More info: www.miamicountyparks.com/park/stillwater
LEAVE NO TRACE – SPRINGTIME EDITION
“As always we encourage people to consider the seven principles of Leave No Trace when getting outside hiking or camping,” said Angela York, Five Rivers MetroParks outdoor recreation special events coordinator.

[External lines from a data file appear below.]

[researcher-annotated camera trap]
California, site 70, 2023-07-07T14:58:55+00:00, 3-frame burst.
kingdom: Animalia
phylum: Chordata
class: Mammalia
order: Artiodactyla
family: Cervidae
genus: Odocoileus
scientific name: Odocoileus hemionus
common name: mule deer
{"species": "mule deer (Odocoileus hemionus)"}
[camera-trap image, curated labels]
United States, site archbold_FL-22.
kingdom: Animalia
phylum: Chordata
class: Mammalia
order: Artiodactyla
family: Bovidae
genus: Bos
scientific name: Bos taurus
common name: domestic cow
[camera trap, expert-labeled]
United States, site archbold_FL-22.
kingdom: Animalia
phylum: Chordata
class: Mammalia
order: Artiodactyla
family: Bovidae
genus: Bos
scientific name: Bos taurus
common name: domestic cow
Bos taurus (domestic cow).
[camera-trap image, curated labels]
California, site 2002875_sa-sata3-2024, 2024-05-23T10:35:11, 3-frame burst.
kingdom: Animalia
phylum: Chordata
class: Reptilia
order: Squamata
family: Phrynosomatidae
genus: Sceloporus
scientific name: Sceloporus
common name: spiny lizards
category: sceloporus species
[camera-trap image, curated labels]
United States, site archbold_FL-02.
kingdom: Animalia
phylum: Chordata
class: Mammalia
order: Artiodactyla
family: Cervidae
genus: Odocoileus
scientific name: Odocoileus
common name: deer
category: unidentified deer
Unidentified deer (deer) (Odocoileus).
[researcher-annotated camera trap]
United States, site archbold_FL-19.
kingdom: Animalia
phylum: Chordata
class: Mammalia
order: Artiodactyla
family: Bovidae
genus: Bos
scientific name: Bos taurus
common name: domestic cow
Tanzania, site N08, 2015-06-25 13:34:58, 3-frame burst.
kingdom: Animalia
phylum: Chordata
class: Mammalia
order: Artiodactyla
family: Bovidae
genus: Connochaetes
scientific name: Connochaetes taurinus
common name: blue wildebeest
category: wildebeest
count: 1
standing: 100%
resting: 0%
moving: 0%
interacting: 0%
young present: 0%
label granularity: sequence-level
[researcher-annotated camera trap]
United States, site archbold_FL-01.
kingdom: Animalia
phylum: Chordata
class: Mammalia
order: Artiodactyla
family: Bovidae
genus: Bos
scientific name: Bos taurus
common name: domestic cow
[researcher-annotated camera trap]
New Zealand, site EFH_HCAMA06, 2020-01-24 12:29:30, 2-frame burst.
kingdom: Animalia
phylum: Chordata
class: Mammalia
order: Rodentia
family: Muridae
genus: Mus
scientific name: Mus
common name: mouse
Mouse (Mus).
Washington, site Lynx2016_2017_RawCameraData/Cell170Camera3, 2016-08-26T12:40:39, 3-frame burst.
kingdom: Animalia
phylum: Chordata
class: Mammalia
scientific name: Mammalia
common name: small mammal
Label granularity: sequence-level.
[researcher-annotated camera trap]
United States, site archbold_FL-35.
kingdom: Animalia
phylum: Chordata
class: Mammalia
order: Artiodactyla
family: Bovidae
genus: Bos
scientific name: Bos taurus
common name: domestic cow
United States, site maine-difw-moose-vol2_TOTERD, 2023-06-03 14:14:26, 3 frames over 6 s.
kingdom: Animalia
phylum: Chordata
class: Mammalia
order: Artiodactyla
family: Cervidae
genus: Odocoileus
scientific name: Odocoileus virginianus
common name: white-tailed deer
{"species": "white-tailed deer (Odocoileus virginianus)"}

Especially in the spring it is important to remember to:
Plan and prepare. You should expect to get muddy when spring hiking, as many trails will have muddy sections days after our last rain. Please resist the temptation to walk off trail to avoid the mud. Instead, embrace your inner child and stomp right through it! Plan for this with your choice of footwear and bringing a tarp and change of shoes with you. When you get back to your car, you can change shoes and keep the mud out of your car with the tarp or plastic.
Leave what you find. The wildflowers are beautiful but picking them can disrupt the ecosystem. Birds, bees and other pollinators rely on the wildflowers for food and shelter.
Be considerate of others. Leaving the wildflowers allows others to also enjoy their beauty. Take pictures and make memories.
Travel on durable surfaces. It might be tempting to go off trail to get a better photo of wildflower or spring migrant but remember that you might be trampling yet to bloom wildflowers and vegetation that may be just emerging and is very fragile. This is all habitat for our wild forest friends – respect wildlife.